*Available data*.
■ ■ ■
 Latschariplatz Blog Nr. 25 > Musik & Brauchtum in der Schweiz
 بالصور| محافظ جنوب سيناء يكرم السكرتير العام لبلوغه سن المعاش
■ ■ ■
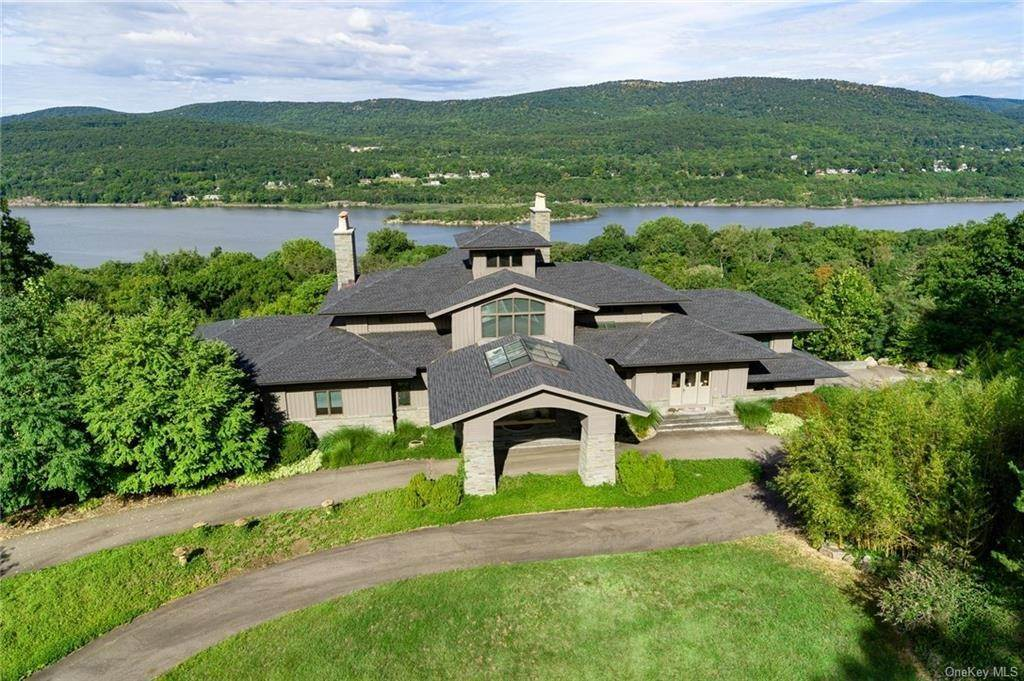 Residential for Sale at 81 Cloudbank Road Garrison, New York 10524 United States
■ ■ ■
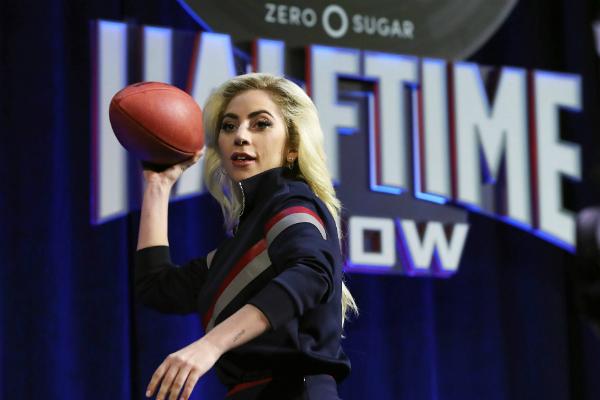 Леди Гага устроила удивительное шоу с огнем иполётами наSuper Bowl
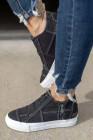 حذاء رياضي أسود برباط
■ ■ ■
*Problem to solve*. Print exactly, with no pictures, the lines above from the one that holds "Леди Гага устроила" through the one that holds "حذاء رياضي أسود برباط", both of them included.

*Output for this task*.
 Леди Гага устроила удивительное шоу с огнем иполётами наSuper Bowl
 حذاء رياضي أسود برباط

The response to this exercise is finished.